Metadata-Version: 2.4
Name: ccd_deidentification
Version: 0.2.0
Description-Content-Type: text/markdown
Requires-Dist: lxml~=5.3.0
Requires-Dist: spacy~=3.8.5
Requires-Dist: pydantic
Requires-Dist: jinja2
Requires-Dist: markupsafe
Requires-Dist: setuptools~=75.1.0
Requires-Dist: pandas
Dynamic: description
Dynamic: description-content-type
Dynamic: requires-dist

# CCD Deidentification

This Python project is designed to de-identify Continuity of Care Documents (CCDs), which are XML files used in
healthcare to encode patient information.

## Features

- Masks sensitive information in various parts of the CCD, such as names, IDs, birth times, addresses, and telecom
  values.
- Uses spaCy for natural language processing to mask free-text sections.
- Consistently masks the same original text with the same masked value.
- Logs details about masked items.
- Can convert the log of masked items into a Spark DataFrame.
- Can parse a CCD XML string, de-identify sensitive info, and return modified XML.

## Dependencies

This project depends on several Python packages, including:

- lxml
- spacy
- pydantic
- jinja2
- markupsafe2

These can be installed using pip:

```sh
pip install -r requirements.txt
```

## Usage

First, create an instance of `CCDDeidentifier`:

```python
from ccd_deidentification.deidentifier import CCDDeidentifier

deidentifier = CCDDeidentifier()
```

Then, you can use the `deidentify_ccd_xml` method to de-identify a CCD XML string:

```python
deidentified_xml = deidentifier.deidentify_ccd_xml(original_xml)
```

The `deidentify_ccd_xml` method returns a new XML string with sensitive information masked.

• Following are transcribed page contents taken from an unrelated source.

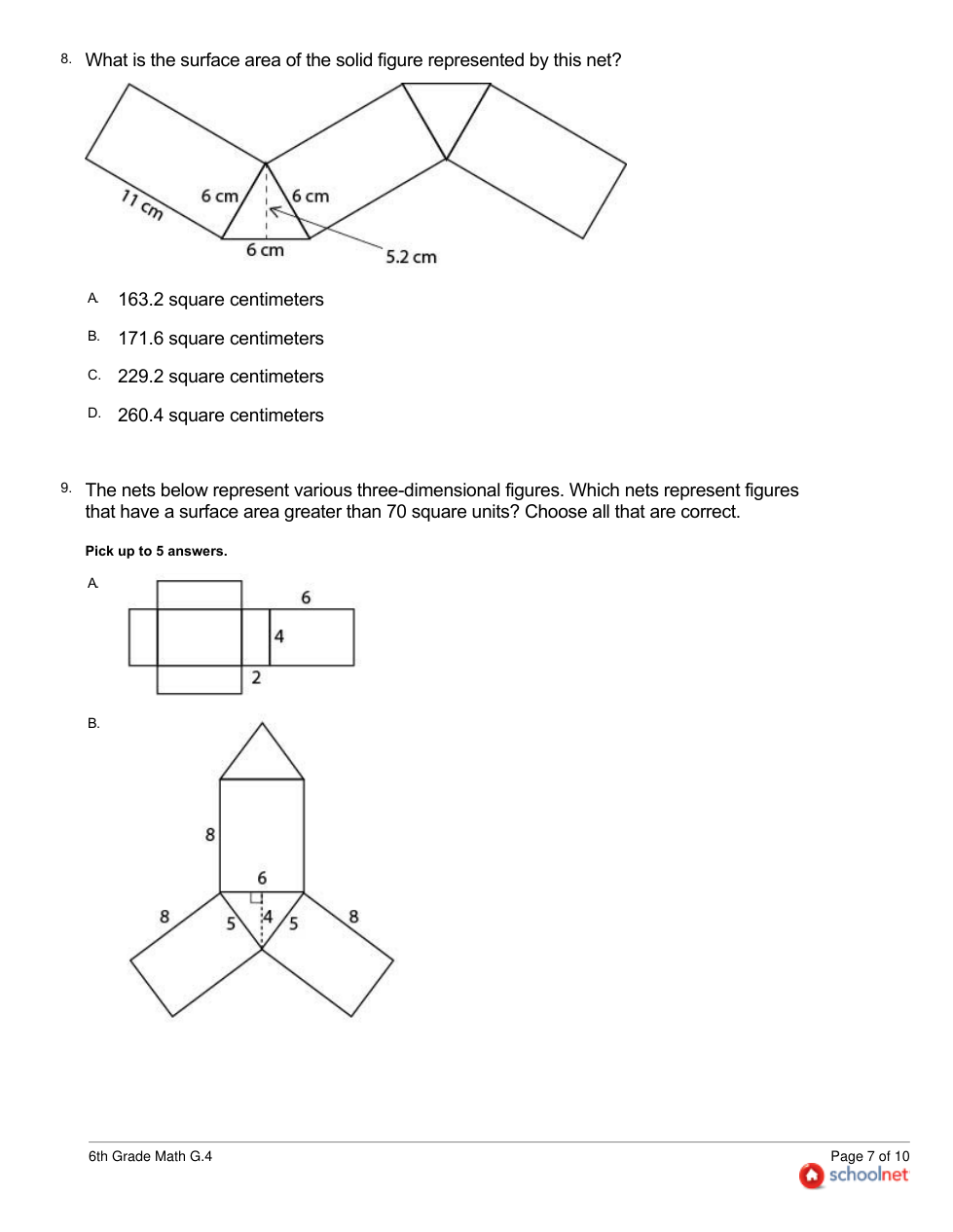 8. What is the surface area of the solid figure represented by this net?

11 cm
6 cm
6 cm
6 cm
5.2 cm

A. 163.2 square centimeters

B. 171.6 square centimeters

C. 229.2 square centimeters

D. 260.4 square centimeters

9. The nets below represent various three-dimensional figures. Which nets represent figures that have a surface area greater than 70 square units? Choose all that are correct.

Pick up to 5 answers.

A.
6
4
2

B.
8
6
8
5
4
5
8

6th Grade Math G.4

Page 7 of 10
schoolnet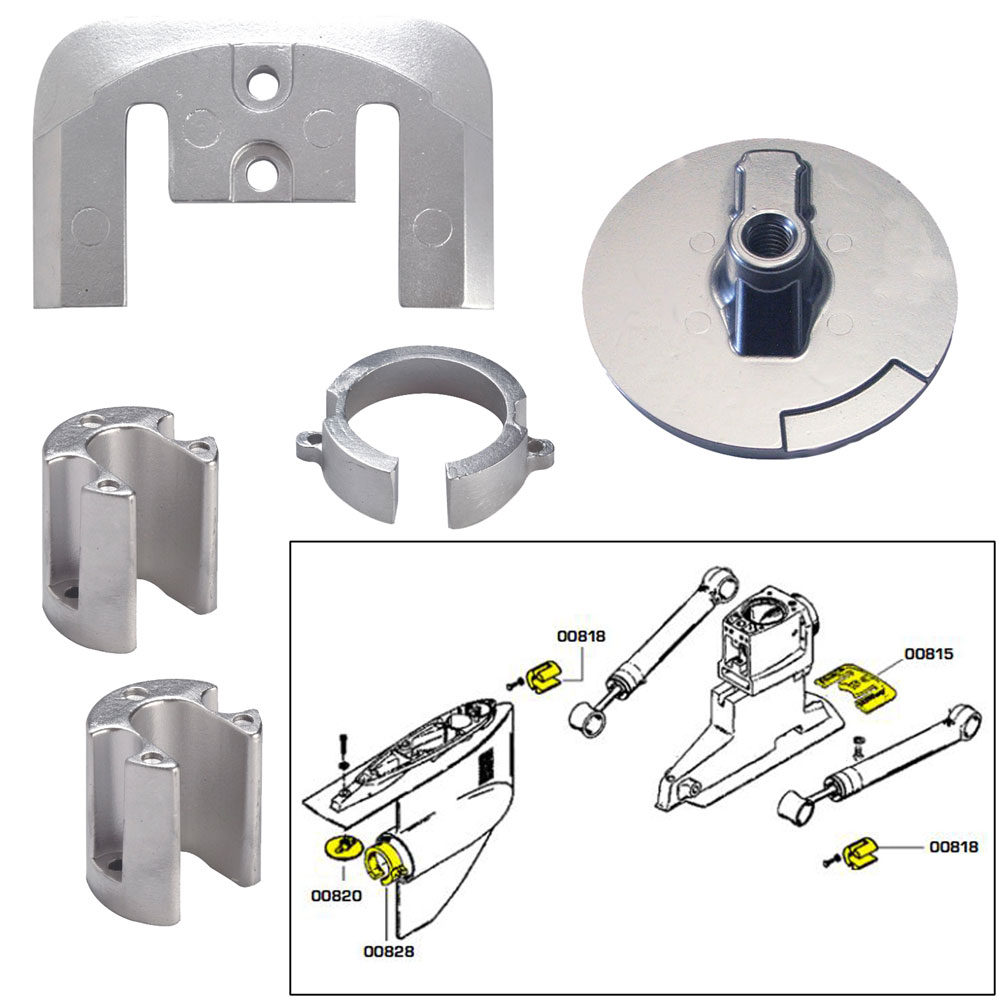 00818
00815
00818
00820
00828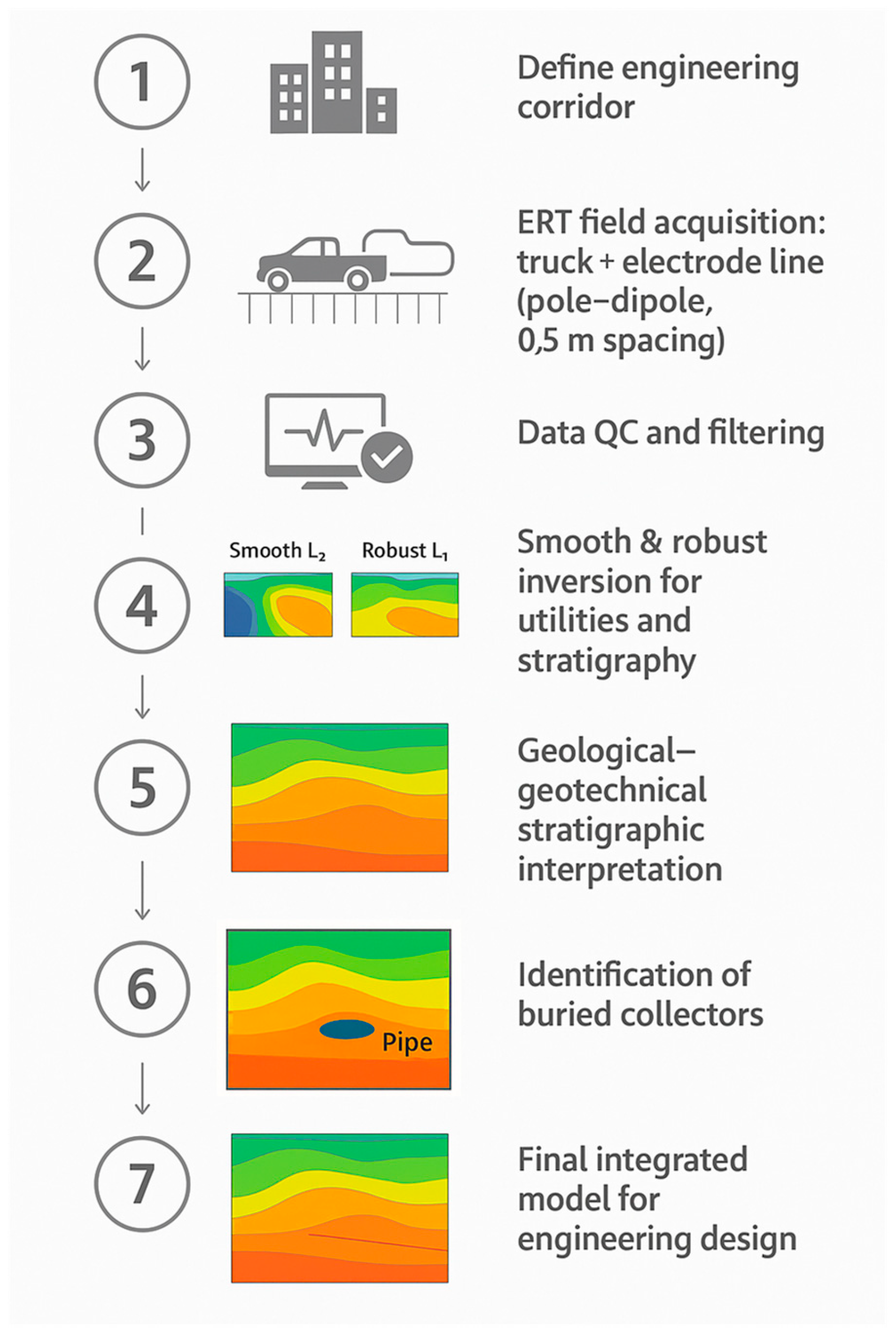 1

Define engineering corridor

2

ERT field acquisition: truck + electrode line (pole–dipole, 0,5 m spacing)

3

Data QC and filtering

4

Smooth $L_2$

Robust $L_1$

Smooth & robust inversion for utilities and stratigraphy

5

Geological–geotechnical stratigraphic interpretation

6

Pipe

Identification of buried collectors

7

Final integrated model for engineering design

You can also use the `mask_map_to_data_frame` method to convert the log of masked items into a Spark DataFrame:

```python
df = deidentifier.mask_map_to_data_frame()
```

## Note

This project is designed for production use in Health Information Exchanges or similar environments. As with any
software that handles sensitive data, it should be thoroughly reviewed and tested to ensure it meets all relevant legal
and ethical standards for data handling and privacy.